Un tour musicale in bicicletta dall’Inghilterra alle Marche

Un tour musicale in bicicletta lungo1500 km e durato 19 giorni. È l'avventura del giovane musicista di origini marchigiane Andrea Gobbi che da Manchester, dove vive e lavora, è partito la scorsa estate per un tour su due ruote con destinazione Castelfidardo. Il suo messaggio? La musica è una passione, come i viaggi, da compiere in modo sostenibile.

Un tour in bicicletta da Manchester a Castelfidardo in 19 tappe all’insegna della musica. Cycling Soundtrack è l’avventura della scorsa estate del giovane bassista e compositore Andrea Gobbi.

Andrea, originario di Castelfidardo, si è affacciato al mondo della musica fin da giovanissimo suonando prima la chitarra nella sua parrocchia e poi il clarinetto nella banda del paese. A 14 anni arriva la scoperta di gruppi come Nirvana, Rage Against the Machine, Led Zeppelin e della scena punk americana. La passione per questi generi esplode sia per Andrea che per i suoi amici, e nasce l’idea di dare vita ad una band.

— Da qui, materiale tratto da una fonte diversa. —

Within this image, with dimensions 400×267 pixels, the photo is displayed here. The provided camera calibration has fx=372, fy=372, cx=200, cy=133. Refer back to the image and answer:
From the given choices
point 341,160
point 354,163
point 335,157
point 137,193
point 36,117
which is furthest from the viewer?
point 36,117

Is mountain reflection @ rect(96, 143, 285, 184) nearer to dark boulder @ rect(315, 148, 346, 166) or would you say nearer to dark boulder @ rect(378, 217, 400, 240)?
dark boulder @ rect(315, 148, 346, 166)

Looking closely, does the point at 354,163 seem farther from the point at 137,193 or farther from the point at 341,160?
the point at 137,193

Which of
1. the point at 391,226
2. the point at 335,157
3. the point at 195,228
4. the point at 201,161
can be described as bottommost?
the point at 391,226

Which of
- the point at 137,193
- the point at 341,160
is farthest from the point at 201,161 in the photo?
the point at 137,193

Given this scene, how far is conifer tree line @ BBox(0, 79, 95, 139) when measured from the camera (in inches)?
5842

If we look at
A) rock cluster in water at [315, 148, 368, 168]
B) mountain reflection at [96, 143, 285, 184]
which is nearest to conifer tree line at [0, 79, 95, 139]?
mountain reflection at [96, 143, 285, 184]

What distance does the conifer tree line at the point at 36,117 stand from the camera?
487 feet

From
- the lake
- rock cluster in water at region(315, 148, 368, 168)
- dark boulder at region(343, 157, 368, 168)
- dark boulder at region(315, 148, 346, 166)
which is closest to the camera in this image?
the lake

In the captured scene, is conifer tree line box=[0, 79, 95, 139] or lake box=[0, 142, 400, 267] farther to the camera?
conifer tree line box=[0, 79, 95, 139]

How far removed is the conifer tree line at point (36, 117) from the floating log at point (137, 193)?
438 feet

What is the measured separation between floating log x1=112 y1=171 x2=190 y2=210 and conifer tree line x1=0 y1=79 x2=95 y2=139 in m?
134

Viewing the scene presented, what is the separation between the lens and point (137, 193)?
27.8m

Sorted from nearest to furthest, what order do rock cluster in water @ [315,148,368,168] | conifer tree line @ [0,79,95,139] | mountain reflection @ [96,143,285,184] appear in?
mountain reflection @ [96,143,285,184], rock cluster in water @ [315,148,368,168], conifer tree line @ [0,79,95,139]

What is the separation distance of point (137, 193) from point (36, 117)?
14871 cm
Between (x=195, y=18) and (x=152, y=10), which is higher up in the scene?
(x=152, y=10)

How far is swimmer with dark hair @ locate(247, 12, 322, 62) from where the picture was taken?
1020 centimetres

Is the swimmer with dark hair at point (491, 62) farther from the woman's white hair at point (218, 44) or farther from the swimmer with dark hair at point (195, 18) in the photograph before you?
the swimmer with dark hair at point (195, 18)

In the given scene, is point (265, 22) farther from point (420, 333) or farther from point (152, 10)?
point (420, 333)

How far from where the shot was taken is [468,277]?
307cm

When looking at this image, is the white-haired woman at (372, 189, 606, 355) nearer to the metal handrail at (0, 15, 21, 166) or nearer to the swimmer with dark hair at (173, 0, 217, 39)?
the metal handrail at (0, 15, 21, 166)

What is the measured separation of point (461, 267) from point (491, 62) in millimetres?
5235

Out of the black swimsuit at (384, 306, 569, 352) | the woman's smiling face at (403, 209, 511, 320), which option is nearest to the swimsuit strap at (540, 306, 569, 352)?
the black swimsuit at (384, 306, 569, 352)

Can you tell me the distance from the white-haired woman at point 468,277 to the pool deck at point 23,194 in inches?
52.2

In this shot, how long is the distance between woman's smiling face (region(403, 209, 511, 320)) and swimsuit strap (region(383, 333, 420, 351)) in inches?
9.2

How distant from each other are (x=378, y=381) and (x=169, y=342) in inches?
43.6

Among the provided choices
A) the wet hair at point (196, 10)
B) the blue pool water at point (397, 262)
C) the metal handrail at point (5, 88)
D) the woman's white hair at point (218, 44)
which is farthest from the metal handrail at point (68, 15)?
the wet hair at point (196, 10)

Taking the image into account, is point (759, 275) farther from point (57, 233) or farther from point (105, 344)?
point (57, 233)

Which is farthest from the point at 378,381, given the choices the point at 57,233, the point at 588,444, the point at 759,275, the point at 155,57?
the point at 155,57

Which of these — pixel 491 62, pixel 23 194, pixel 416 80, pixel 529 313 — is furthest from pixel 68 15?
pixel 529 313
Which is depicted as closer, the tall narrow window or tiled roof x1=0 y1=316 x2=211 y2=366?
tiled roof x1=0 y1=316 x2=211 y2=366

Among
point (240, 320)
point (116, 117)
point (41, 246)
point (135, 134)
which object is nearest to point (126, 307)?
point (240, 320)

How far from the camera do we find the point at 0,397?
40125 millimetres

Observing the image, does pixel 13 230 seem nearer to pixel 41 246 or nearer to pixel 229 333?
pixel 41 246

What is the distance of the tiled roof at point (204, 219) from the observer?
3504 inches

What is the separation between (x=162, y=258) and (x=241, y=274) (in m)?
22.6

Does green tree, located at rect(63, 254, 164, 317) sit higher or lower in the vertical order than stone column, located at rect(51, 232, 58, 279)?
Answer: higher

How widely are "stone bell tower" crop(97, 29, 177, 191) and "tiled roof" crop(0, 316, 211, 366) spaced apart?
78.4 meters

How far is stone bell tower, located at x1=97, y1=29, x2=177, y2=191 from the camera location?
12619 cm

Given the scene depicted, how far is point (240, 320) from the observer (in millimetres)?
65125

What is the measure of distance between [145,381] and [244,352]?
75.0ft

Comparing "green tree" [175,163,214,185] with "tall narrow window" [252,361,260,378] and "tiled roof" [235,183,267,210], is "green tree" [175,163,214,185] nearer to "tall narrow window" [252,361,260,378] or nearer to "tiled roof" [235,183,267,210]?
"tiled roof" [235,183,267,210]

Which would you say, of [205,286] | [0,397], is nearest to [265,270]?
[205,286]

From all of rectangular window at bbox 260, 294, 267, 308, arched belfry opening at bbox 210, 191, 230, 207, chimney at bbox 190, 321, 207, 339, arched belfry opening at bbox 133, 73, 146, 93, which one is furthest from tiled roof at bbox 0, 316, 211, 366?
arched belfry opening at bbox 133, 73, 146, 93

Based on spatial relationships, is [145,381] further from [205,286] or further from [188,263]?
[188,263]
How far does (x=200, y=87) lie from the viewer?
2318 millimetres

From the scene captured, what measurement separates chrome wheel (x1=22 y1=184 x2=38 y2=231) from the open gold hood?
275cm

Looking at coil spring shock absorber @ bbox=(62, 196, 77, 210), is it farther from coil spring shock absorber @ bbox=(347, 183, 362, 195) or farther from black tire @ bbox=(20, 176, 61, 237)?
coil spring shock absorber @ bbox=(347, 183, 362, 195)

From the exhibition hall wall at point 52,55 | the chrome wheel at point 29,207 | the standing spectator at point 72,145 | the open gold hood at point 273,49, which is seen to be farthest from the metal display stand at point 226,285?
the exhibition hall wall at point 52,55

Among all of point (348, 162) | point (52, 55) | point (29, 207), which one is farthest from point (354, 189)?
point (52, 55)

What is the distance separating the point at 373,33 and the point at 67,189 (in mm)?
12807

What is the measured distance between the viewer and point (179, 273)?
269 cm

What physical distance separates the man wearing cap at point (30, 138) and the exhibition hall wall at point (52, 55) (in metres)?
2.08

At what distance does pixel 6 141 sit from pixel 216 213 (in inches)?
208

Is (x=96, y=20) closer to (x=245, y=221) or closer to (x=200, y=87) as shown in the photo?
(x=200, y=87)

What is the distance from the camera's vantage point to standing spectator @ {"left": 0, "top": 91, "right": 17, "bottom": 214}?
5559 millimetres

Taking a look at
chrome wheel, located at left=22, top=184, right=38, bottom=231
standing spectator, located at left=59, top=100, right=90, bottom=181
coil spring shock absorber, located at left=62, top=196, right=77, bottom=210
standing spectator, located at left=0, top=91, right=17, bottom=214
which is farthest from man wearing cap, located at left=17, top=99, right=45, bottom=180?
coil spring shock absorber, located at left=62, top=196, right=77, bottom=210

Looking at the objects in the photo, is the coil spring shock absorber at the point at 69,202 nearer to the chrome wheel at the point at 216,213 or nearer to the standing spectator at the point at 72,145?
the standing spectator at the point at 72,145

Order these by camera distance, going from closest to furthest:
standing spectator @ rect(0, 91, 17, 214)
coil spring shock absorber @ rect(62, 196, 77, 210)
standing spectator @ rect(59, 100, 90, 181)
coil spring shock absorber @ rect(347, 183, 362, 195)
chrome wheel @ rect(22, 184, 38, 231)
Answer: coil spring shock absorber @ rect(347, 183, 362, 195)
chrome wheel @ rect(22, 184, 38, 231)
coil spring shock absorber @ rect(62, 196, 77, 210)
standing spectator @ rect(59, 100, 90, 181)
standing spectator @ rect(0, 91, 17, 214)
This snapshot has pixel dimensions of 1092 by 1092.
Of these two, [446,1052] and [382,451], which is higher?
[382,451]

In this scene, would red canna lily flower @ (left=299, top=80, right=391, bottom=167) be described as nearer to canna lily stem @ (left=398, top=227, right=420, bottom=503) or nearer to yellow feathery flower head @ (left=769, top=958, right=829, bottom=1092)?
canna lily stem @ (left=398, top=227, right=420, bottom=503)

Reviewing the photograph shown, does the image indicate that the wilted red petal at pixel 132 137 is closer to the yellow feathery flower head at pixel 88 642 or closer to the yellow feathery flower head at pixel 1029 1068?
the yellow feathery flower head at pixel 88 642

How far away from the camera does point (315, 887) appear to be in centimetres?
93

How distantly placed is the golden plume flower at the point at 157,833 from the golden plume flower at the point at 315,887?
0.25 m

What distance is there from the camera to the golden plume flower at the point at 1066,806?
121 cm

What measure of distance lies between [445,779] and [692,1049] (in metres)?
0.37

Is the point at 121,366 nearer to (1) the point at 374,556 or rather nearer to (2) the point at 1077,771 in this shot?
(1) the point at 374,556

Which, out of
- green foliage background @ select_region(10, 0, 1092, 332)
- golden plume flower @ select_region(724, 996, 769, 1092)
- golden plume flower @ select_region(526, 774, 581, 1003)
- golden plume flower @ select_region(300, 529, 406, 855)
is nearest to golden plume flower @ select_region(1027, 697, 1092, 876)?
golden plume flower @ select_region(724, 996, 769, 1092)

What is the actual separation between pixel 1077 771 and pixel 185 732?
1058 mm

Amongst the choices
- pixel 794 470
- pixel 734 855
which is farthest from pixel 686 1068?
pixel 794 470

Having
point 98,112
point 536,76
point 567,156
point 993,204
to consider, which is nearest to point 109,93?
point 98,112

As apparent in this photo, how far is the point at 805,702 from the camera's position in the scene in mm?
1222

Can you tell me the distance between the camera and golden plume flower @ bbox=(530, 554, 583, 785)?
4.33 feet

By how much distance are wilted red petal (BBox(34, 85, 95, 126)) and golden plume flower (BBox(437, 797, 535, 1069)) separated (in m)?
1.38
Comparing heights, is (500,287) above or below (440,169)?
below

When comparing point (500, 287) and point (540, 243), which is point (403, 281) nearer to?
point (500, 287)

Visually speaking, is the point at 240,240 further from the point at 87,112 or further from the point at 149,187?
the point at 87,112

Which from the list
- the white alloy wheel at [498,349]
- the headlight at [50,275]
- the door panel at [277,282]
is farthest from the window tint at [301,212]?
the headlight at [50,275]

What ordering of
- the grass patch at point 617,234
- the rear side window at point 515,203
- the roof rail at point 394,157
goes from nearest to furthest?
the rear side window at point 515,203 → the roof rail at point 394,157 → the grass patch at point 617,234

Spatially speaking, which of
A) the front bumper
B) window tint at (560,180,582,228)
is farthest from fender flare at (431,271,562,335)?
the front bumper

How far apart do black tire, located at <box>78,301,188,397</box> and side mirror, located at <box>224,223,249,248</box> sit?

Andrea Gobbi durante il suo Cycling Soundtrack

«Tutti volevano suonare la chitarra, compreso me, e nessuno suonava il basso. Così mi sono deciso a comprare un basso – ci ha raccontato. Ma a meno che tu non sia un genio, per entrare nel panorama musicale devi andare in città e, come dicono tutti, farti i contatti – che per me è sempre stato più un suonare con quante più persone possibili».

Raggiunta la maggior età, dunque, Andrea si trasferisce a Milano e poi a Manchester per inseguire la sua passione, oggi diventata anche il suo lavoro. L’idea di tornare a casa in bicicletta nasce durante la primavera del 2019, un po’ per unire la voglia di avventura, l’attenzione all’ambiente e la passione per la musica. «Mi sono chiesto come fare spazio alla musica in questo viaggio, perché non mi sento a mio agio a suonare sulle strade. Ho pensato così di registrare le persone e i suoni che incrociavo lungo il mio percorso».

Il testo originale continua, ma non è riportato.